2005 was the last time I spent Christmas with my whole family. That year, I gave my father something I knew he would love and could appreciate - an entire case of Snickers bars.
My father had spend the past 10 years struggling with a degenerative brain condition called Lewy Body Disease, often misdiagnosed as Parkinson's and Dementia, because it mimics the symptoms. We had watched him slowly deteriorate from the athletic, brilliant, funny engineer to a bedridden shell of a man who desperately hoped for death, but never lost his sense of humor. Always tall, active, and slender at 6'6", he slowly went from a healthy 185 pounds to just over 100 pounds. He was going to die soon, racked with pain caused by his infirmities and paranoia caused his medications, and food was one of his last few true pleasures in life.

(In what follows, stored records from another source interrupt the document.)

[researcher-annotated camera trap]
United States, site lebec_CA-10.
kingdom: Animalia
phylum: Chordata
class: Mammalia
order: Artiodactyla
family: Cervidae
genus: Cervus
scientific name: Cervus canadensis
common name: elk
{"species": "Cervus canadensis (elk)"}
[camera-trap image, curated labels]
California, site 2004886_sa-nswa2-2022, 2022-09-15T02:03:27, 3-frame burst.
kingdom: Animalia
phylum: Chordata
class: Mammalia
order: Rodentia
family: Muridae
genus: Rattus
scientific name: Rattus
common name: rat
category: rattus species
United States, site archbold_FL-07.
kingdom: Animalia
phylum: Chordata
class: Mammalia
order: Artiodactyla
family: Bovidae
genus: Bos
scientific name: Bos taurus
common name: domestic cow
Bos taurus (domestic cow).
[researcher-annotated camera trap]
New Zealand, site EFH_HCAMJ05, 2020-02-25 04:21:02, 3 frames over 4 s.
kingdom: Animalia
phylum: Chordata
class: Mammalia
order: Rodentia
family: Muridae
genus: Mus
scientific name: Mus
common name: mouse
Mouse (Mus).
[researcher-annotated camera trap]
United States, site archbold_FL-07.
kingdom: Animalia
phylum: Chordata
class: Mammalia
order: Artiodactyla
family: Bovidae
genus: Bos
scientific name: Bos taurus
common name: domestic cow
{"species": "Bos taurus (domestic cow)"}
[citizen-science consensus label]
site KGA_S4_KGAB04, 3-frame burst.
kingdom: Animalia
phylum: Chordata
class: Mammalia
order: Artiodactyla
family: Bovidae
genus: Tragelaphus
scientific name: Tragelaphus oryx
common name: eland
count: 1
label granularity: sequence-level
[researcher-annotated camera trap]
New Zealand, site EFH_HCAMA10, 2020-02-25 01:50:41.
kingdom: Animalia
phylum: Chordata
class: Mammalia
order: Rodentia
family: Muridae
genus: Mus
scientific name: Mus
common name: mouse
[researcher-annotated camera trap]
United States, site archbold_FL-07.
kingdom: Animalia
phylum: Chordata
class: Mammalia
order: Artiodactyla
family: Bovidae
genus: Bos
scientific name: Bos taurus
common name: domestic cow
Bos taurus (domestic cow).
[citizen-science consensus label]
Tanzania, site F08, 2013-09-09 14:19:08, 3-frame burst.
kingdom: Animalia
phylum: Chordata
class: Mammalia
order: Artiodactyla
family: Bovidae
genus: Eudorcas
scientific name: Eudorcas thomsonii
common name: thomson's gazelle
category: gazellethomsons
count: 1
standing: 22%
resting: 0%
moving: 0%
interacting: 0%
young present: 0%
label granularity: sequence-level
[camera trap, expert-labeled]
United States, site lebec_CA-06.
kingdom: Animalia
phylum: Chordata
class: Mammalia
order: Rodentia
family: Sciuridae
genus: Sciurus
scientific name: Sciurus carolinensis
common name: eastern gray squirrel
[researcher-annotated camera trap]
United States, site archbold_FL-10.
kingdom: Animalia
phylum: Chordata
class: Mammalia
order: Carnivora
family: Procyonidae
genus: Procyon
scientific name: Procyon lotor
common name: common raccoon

He opened the present and, taking a few moments to register, he slowly looked up at me, a big smile struggling to spread across his face. He strained to form a word, and we all waited patiently. Finally, he said: "Yum!" We all laughed. It was good to see him happy.
He died five months later.
I miss my father. He was one of those rare people that everybody liked, one of the lights in the darkness of life. He was on the one hand the geek stereotype - a bit of a hermit who enjoyed spending endless hours hunched over circuit boards with soldering irons, or laboring over computer code that would create a silly program to entertain the kids and grandkids. On the other hand he was outgoing and friendly, always ready to meet a new friend, never afraid of making a fool out of himself in public if he could make people smile. He always had a good-natured, wry joke to make, and didn't really like dancing but never refused to dance with me (which he did rather badly). His hair was always combed, beard neatly trimmed, teeth flossed, shirts pressed, shoes freshly polished. There were always endless stacks and piles of books and magazines and newspapers and schematics and old electronics in his home office, and even though it seemed unnavigable, he knew exactly where everything was. He was brilliant at math, and there was literally never a math problem he couldn't solve, and he was endlessly patient with my torrent of tears as I struggled through calculus, something it turned out I was pretty good at (at the time), but hated (still).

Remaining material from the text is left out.